* Enunciado 1: Liste todas as instruções que aparecem entre aspas no trecho sobre o dia do retorno.

III. o dia do retorno[vii]
depois da viagem, pelas águas míticas ou do tempo, chegamos em casa. é chegado o dia do retorno. nos dois exercícios de escrita que Marcelo passou em aula, havia instruções que envolviam o espaço doméstico: “descreva a própria casa”; “essa semana, ao voltar para casa (...), anote três coisas que aconteceram pelo caminho”; “ande pela casa e repare nas suas cicatrizes, marcas que poderiam ser utilizadas para um reconhecimento futuro, depois de uma longa ausência”. escrever como quem regressa à casa. o espaço doméstico é das coisas mais familiares que temos. para o bem e para o mal. como também o é nosso próprio tempo. e embora se pense o contrário, não é fácil falar do que nos é familiar. ainda mais em poesia. por isso, é preciso tomar alguma distância – de cem anos ou de uma tarde.

* Entradas:
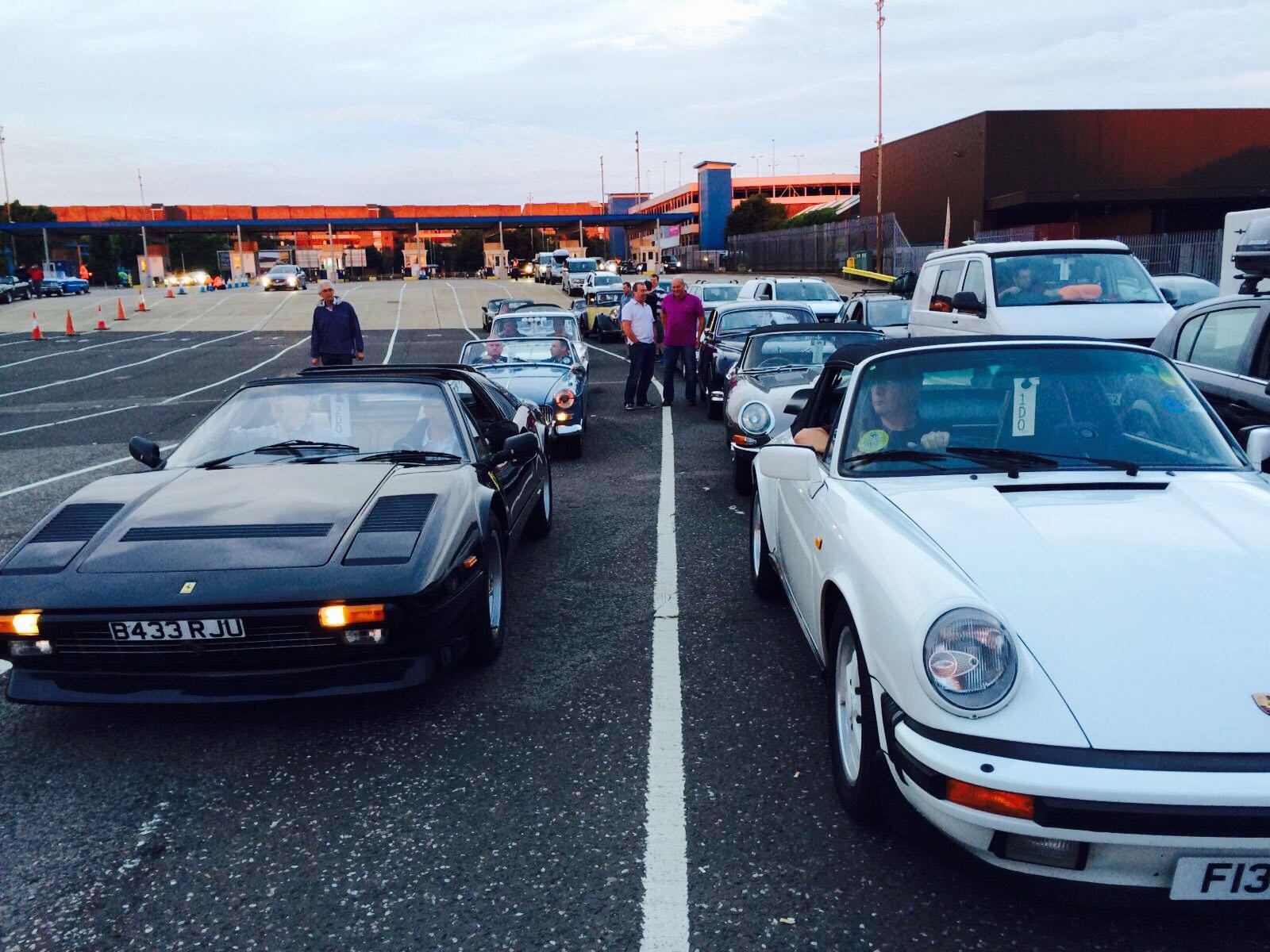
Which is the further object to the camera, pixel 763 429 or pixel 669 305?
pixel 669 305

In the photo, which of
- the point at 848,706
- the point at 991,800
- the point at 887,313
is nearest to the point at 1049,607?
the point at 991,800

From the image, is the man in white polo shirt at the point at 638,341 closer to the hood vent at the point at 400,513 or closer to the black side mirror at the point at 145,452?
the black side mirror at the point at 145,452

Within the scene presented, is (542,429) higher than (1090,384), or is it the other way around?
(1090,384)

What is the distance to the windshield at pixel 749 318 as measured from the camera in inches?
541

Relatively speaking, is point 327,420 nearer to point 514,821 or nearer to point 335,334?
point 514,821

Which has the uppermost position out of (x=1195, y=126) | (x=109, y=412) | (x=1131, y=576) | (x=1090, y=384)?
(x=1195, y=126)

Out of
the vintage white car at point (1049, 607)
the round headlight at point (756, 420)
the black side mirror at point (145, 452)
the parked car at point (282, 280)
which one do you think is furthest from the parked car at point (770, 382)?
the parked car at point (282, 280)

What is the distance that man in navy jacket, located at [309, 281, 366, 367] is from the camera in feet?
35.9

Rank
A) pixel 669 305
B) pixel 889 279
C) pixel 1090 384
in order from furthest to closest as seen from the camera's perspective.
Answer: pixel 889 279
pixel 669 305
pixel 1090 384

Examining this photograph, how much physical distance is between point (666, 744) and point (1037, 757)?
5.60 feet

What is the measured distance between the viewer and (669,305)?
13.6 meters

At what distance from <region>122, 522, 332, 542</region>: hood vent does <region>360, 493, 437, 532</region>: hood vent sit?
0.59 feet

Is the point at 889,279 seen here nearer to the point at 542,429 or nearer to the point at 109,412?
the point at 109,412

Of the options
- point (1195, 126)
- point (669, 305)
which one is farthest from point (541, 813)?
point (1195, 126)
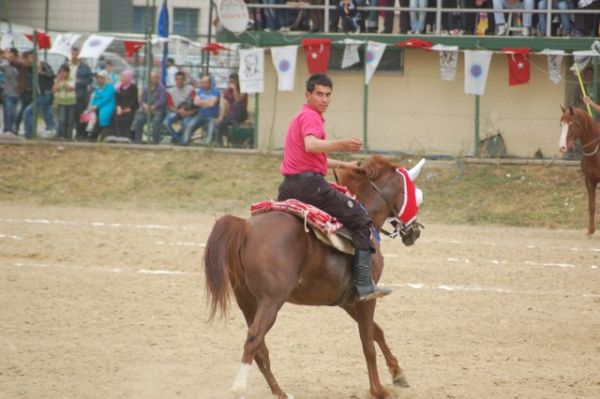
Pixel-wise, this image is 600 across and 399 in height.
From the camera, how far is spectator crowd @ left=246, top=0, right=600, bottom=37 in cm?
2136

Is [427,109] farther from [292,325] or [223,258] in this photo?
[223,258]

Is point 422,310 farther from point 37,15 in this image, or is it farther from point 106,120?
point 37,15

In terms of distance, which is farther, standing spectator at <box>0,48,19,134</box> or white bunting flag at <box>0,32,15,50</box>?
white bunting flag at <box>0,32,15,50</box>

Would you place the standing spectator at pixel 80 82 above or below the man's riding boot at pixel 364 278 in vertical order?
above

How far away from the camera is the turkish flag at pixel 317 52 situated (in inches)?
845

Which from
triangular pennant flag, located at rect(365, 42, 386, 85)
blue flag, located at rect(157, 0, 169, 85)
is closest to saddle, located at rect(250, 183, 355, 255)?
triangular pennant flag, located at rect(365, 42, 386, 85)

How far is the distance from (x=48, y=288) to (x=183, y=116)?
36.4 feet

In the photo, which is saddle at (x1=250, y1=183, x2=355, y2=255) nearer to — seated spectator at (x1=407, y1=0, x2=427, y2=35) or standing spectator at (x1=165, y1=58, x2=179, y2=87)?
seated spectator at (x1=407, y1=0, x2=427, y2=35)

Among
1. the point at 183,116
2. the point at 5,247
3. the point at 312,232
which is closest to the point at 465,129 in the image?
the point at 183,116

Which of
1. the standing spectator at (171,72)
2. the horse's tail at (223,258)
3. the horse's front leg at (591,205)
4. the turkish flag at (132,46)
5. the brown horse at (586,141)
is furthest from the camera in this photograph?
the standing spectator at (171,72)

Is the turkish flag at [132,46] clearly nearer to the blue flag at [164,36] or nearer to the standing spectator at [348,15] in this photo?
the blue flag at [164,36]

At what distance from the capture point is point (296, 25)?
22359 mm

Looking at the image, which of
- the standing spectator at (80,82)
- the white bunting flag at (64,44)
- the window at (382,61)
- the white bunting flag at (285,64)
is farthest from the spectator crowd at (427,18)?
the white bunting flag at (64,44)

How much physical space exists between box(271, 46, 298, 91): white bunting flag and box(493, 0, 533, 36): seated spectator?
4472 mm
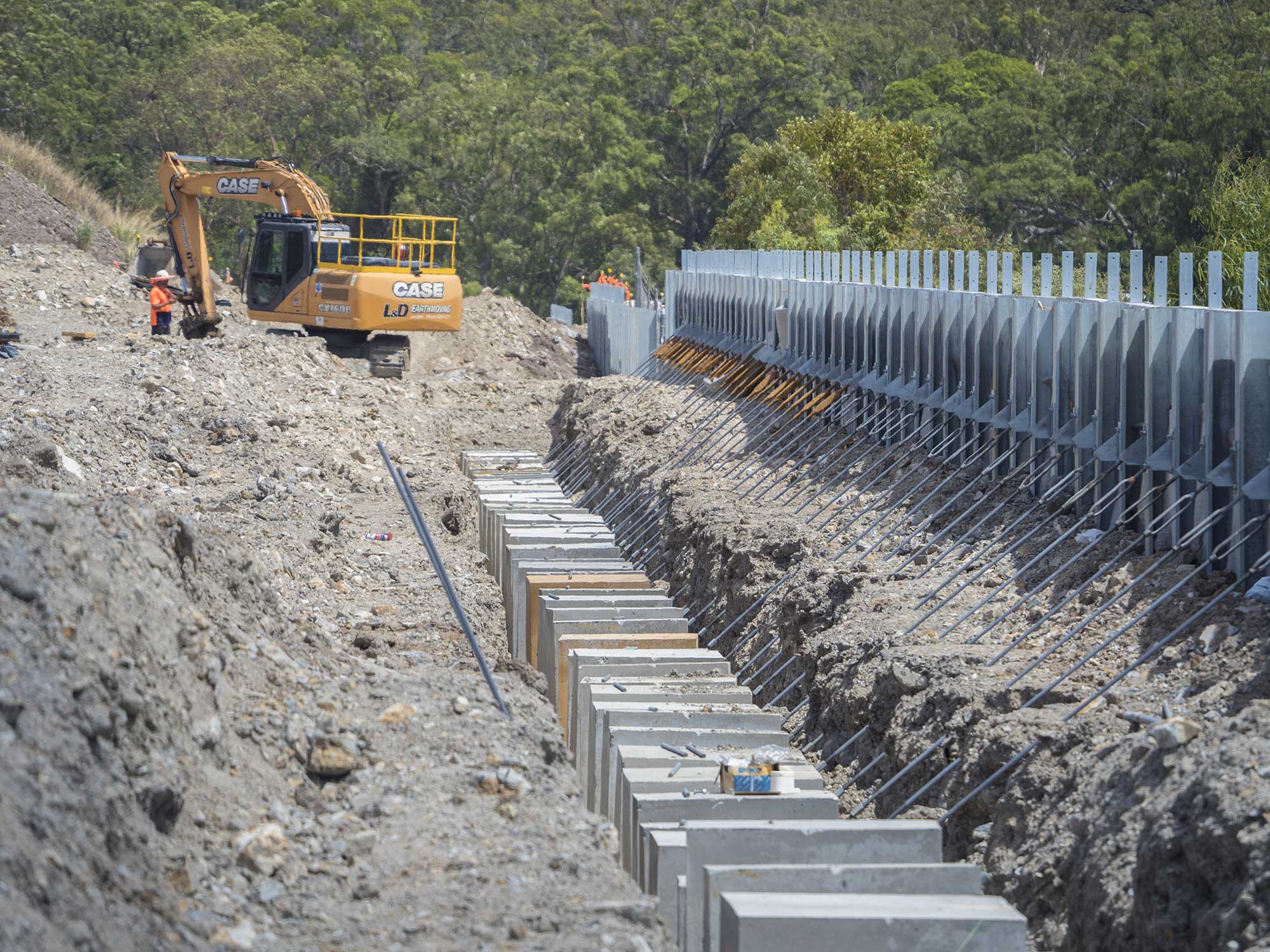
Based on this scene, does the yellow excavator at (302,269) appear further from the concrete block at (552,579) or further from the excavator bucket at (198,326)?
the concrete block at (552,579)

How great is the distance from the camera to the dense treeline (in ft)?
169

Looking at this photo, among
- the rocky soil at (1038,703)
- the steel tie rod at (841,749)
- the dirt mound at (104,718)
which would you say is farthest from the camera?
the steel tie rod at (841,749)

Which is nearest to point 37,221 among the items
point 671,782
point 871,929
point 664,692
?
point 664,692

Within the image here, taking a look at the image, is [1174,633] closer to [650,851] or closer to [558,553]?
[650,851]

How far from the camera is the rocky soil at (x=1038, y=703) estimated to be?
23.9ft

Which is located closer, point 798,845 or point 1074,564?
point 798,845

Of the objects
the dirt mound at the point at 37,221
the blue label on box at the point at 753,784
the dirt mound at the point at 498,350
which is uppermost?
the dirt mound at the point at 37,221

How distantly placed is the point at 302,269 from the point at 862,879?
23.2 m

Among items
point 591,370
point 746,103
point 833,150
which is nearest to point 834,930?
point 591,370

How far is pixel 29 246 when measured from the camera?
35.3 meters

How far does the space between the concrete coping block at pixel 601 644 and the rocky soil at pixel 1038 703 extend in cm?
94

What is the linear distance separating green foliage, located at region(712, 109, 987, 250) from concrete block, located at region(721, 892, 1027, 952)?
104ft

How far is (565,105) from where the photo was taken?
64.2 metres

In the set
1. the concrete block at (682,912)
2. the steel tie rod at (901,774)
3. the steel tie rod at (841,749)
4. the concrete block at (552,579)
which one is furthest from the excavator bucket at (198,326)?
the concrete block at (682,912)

* Enunciado 2: Reescreva as entradas a partir da linha com "What is the linear" até o fim delas, substituindo "steel tie rod" por "steel brace" e mantendo todo o resto inalterado.

* Resolução 1:
- “descreva a própria casa”
- “essa semana, ao voltar para casa (...), anote três coisas que aconteceram pelo caminho”
- “ande pela casa e repare nas suas cicatrizes, marcas que poderiam ser utilizadas para um reconhecimento futuro, depois de uma longa ausência”

* Resolução 2:
What is the linear distance separating green foliage, located at region(712, 109, 987, 250) from concrete block, located at region(721, 892, 1027, 952)?
104ft

How far is (565,105) from where the photo was taken?
64.2 metres

In the set
1. the concrete block at (682,912)
2. the steel brace at (901,774)
3. the steel brace at (841,749)
4. the concrete block at (552,579)
which one is furthest from the excavator bucket at (198,326)?
the concrete block at (682,912)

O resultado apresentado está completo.